_GOAL OF THE EXERCISE_. Reproduce the closing part of the entries exactly: the line with "What is the distance that" and all lines after it, ending with the last line, and nothing else.

_DATA PROVIDED_.

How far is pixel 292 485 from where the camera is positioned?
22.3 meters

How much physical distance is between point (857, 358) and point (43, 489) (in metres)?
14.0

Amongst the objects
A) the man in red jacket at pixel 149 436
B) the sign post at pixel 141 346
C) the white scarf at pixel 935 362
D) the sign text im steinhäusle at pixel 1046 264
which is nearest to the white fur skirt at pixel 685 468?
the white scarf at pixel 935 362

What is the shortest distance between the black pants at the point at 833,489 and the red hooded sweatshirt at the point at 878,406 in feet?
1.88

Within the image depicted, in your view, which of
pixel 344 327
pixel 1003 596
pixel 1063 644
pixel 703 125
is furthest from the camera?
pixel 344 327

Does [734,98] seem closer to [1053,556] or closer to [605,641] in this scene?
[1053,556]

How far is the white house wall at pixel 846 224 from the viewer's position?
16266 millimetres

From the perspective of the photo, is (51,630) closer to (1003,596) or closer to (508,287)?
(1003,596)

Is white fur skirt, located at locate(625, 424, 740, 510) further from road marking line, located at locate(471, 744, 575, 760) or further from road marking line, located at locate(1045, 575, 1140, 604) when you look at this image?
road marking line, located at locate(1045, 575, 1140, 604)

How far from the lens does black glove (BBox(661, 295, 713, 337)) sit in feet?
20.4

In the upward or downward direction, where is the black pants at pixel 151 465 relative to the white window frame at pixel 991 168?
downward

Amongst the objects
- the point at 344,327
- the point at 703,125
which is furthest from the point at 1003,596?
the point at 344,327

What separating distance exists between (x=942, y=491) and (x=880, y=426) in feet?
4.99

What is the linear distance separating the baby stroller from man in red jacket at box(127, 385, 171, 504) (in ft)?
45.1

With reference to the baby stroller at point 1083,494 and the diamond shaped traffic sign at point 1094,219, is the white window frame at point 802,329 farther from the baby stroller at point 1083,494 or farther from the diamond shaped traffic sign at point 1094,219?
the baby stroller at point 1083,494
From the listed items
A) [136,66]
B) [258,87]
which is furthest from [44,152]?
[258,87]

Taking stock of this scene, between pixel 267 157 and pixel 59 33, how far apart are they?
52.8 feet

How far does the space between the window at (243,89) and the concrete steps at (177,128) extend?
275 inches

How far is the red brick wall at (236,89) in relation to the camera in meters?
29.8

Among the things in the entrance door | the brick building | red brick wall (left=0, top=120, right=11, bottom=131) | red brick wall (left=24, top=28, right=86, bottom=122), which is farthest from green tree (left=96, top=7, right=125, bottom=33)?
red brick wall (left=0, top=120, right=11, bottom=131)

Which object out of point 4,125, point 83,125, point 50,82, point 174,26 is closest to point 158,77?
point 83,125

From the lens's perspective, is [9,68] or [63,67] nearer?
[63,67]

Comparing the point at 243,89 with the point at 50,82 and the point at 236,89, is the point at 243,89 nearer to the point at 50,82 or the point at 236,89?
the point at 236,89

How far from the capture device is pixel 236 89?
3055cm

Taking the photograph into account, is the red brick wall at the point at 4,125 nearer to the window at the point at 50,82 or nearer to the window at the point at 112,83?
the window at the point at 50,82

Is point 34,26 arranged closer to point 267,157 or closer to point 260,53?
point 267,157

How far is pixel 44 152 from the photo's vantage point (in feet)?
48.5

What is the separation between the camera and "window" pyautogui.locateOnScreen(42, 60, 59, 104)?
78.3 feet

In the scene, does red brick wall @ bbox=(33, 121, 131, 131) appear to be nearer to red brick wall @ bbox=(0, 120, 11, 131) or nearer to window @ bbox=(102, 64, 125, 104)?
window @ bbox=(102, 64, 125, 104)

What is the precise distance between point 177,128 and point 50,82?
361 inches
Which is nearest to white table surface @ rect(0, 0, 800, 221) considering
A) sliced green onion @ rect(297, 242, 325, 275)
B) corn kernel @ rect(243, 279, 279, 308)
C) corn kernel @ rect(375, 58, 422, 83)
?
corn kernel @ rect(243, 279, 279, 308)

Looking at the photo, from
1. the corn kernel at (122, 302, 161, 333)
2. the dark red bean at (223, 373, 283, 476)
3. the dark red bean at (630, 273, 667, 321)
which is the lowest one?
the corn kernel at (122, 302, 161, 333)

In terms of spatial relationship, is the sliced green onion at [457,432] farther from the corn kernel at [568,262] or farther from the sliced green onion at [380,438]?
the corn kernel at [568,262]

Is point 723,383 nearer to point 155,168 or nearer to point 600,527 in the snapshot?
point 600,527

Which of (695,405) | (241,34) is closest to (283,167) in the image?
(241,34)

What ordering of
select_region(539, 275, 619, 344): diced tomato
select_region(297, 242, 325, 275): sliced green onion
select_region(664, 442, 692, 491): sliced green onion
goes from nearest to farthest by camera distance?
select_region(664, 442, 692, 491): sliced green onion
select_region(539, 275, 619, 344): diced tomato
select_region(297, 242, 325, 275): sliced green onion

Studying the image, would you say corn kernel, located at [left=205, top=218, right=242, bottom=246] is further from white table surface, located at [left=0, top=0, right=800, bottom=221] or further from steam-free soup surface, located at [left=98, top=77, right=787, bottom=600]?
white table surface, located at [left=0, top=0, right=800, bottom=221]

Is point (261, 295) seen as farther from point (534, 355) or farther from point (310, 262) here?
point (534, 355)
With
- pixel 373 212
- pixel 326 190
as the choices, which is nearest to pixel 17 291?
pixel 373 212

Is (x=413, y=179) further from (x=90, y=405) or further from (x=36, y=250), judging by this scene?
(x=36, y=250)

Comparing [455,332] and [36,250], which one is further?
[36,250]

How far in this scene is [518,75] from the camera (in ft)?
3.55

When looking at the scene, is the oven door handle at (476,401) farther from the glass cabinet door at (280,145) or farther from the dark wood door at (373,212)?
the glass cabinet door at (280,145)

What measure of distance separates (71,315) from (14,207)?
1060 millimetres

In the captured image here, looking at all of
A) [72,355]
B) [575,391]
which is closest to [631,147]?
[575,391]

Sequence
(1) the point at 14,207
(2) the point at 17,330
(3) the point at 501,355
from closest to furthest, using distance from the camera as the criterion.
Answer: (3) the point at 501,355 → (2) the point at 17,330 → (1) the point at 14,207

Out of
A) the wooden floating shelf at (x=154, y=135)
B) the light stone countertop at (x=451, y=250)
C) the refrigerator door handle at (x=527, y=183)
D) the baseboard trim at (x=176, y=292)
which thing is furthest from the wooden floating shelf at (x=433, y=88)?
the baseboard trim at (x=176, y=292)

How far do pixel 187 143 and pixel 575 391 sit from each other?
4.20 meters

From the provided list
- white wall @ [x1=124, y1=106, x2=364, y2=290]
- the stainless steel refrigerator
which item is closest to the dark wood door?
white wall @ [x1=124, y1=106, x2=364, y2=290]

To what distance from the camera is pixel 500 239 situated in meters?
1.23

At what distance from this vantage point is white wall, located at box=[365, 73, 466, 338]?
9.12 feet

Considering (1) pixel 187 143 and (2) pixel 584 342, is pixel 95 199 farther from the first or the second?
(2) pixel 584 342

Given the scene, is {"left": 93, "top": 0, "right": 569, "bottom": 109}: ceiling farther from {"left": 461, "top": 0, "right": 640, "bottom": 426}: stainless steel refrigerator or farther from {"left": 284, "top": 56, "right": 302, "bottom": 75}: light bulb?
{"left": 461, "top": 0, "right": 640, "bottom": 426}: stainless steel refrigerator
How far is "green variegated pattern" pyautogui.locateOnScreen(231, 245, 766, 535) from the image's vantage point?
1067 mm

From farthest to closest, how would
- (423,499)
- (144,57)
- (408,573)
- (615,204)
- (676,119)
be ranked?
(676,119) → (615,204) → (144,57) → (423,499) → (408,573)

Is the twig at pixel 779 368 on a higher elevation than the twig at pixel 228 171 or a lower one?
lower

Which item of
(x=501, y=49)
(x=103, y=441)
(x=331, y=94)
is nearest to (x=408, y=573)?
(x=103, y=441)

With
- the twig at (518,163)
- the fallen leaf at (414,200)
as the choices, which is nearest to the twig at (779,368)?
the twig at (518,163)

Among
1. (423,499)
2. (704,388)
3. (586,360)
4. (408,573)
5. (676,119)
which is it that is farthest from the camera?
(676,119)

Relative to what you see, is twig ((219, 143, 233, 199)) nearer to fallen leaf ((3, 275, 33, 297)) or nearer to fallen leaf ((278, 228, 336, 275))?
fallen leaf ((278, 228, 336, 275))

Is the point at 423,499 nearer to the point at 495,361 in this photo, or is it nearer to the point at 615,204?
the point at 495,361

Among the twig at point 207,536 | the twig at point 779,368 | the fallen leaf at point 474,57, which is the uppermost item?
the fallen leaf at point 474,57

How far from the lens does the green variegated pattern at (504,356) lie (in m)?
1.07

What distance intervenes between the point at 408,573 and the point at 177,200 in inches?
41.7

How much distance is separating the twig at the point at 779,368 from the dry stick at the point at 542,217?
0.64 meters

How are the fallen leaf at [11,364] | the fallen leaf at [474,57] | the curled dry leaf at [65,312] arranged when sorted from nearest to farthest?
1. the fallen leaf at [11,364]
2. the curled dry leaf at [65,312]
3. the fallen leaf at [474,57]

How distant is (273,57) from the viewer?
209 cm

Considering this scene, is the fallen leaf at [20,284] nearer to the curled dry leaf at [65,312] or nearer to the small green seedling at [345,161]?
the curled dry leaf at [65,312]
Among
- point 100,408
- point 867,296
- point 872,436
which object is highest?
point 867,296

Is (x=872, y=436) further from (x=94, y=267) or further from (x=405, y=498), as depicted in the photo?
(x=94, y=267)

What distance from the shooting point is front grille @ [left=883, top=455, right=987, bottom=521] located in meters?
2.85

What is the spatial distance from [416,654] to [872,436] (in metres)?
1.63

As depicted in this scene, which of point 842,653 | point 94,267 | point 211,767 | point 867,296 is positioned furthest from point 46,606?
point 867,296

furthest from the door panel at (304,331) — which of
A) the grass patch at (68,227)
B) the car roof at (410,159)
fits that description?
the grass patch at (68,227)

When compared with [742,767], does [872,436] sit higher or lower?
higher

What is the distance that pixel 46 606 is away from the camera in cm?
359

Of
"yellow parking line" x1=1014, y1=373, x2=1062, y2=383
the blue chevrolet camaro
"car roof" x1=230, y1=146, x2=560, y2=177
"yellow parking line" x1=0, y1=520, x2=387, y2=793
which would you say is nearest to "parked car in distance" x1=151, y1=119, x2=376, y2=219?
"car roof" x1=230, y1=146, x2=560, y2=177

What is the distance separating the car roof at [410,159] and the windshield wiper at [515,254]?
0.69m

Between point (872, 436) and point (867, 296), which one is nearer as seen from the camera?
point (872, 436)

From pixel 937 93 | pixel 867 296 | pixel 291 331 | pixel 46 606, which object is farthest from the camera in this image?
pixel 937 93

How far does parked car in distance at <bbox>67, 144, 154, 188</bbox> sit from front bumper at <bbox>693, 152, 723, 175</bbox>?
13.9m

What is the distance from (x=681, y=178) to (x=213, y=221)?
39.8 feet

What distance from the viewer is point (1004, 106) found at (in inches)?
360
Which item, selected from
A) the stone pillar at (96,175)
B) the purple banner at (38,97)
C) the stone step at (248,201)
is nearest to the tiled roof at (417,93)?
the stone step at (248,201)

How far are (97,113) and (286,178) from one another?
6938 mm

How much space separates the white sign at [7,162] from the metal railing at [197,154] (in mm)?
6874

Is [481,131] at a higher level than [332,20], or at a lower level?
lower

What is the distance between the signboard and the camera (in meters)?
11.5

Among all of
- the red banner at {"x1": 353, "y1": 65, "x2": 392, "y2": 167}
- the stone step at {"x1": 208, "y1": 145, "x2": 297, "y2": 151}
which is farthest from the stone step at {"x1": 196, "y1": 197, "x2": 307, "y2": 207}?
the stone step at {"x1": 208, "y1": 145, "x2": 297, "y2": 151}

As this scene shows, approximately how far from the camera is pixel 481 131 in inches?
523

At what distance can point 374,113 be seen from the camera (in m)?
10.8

_THE REPLY_.
What is the distance that pixel 46 606 is away from the camera in cm?
359

Of
"yellow parking line" x1=1014, y1=373, x2=1062, y2=383
the blue chevrolet camaro
"car roof" x1=230, y1=146, x2=560, y2=177
"yellow parking line" x1=0, y1=520, x2=387, y2=793
which would you say is nearest to "parked car in distance" x1=151, y1=119, x2=376, y2=219?
"car roof" x1=230, y1=146, x2=560, y2=177

What is the distance separating the car roof at [410,159] and the windshield wiper at [515,254]?
0.69m

Between point (872, 436) and point (867, 296), which one is nearer as seen from the camera?
point (872, 436)

From pixel 937 93 | pixel 867 296 | pixel 291 331 | pixel 46 606, which object is farthest from the camera in this image?
pixel 937 93

How far does parked car in distance at <bbox>67, 144, 154, 188</bbox> sit from front bumper at <bbox>693, 152, 723, 175</bbox>?
13.9m

What is the distance from (x=681, y=178) to (x=213, y=221)?
39.8 feet

What distance from the viewer is point (1004, 106) found at (in inches)?
360
Which item, selected from
A) the stone pillar at (96,175)
B) the purple banner at (38,97)
C) the stone step at (248,201)
is nearest to the tiled roof at (417,93)?
the stone step at (248,201)

How far are (97,113) and (286,178) from one another?
6938 mm

How much space separates the white sign at [7,162] from the metal railing at [197,154] (in mm)?
6874

Is [481,131] at a higher level than [332,20], or at a lower level?
lower

What is the distance between the signboard and the camera (in meters)?
11.5

Among all of
- the red banner at {"x1": 353, "y1": 65, "x2": 392, "y2": 167}
- the stone step at {"x1": 208, "y1": 145, "x2": 297, "y2": 151}
which is farthest from the stone step at {"x1": 196, "y1": 197, "x2": 307, "y2": 207}?
the stone step at {"x1": 208, "y1": 145, "x2": 297, "y2": 151}

As this scene shows, approximately how far from the camera is pixel 481 131 in inches?
523

At what distance can point 374,113 be seen from the camera (in m)?
10.8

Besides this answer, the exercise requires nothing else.